En plus de la base de données de l’OFB et de l’étude génétique engagée par le CEN lorraine en 2020, la campagne ADNe Unio crassus de 2021 menée par le CENCA a grandement permis de combler les lacunes sur certains des cours d’eau de la Champagne-Ardenne, en plus de confirmer la présence sur d’autres cours d’eau ayant déjà fait l’objet de mention de l’espèce. Le plan d’échantillonnage s’étant grandement concentré sur les secteurs lacunaires, ceux ayant besoin de compléments d’informations, ou encore ceux les plus soumis à des projets, va sans nul doute permettre aux porteurs de projets et toutes autres structures concernées par la gestion des eaux, de mieux prendre en compte cette espèce.

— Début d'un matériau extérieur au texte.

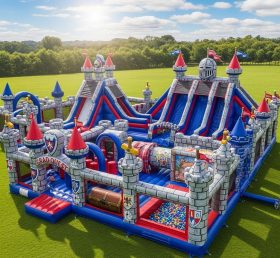 GF2-417 Knight Theme Inflatable Park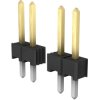 Pin header, 8 pole, pitch 2.54 mm, straight, black, 5-146285-8
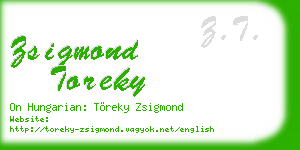 zsigmond toreky business card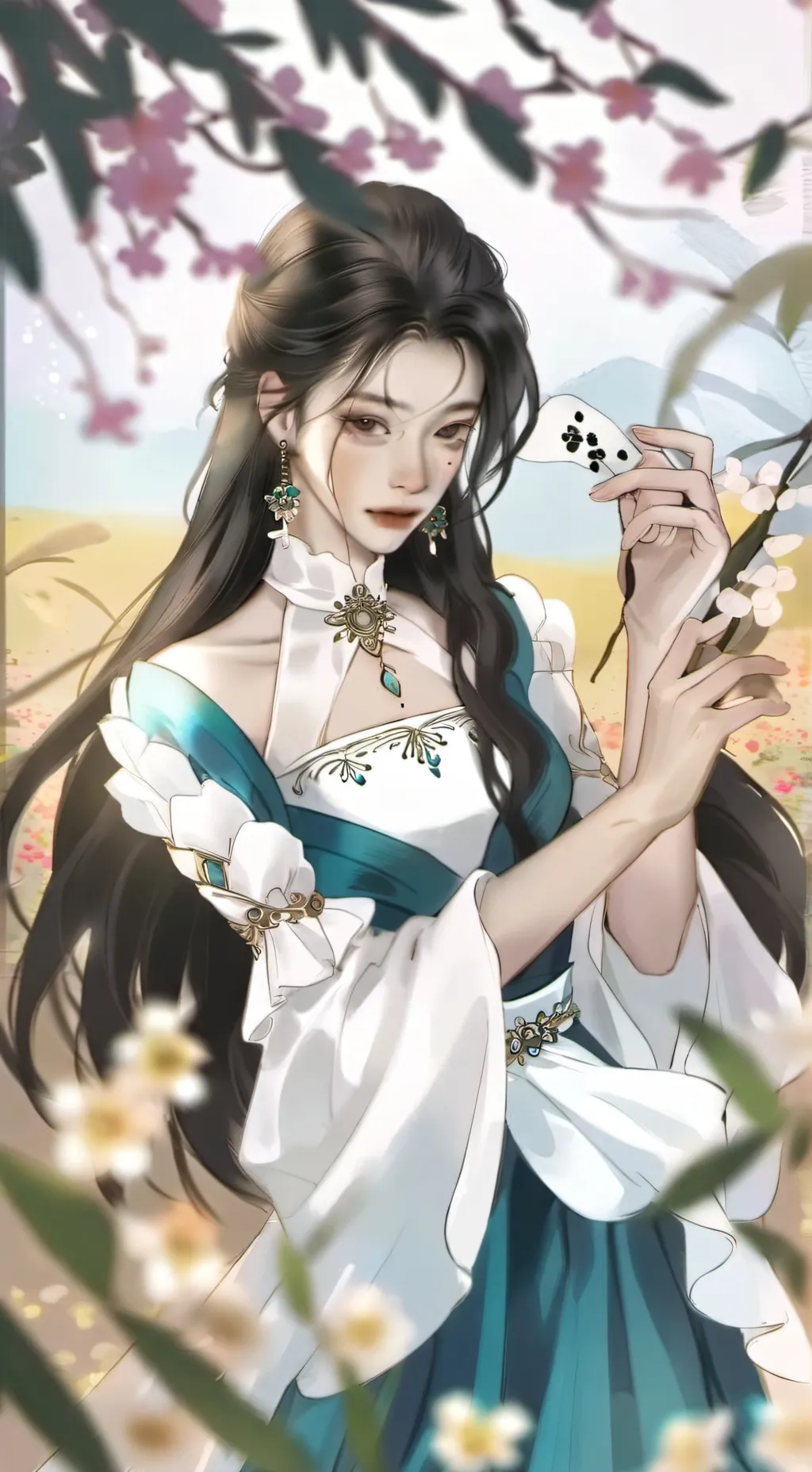 ai character: ЕLLA background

Bien que la méthode d’échantillonnage nous ait permis d’obtenir un grand nombre de données en un minimum de temps, il semble cependant nécessaire de prendre en compte les possibles faux négatifs, certains tronçons ayant fait l’objet d’un temps de filtration relativement cours, ayant fait l’objet de peu ou d’aucune mention d’ADN dans l’échantillon prélevé laissant supposer un possible disfonctionnement dans le prélèvement, ou les tronçons n’ayant pu être prospectés dans les meilleures conditions. Ces tronçons ont été ciblés comme « absence incertaine ». A noter que SPYGEN n’a pas relevé de potentielle contamination en laboratoire.
Sur les tronçons mentionnés avec présence de Unio crassus, une détection à vue sera nécessaire afin d’affiner le tronçon concerné par la présence de l’espèce, l’ADN pouvant être retrouvée jusqu’à 7km en amont du point de prélèvement. Sur les secteurs n’ayant pas l’objet de la présence de l’espèce, cela n’abstient pas les porteurs de projets à réaliser des prospections visuelles ou autres prélèvements ADNe, d’autant plus si ces données d’absence sont considérées comme incertaines. Il serait aussi pertinent d’améliorer les connaissances sur la répartition de l’espèce en menant les porteurs de projets vers le CENCA afin d’envisager des points de prélèvements ADNe sur le tronçon concerné, sur les secteurs n’ayant fait l’objet d’aucune étude ADNe.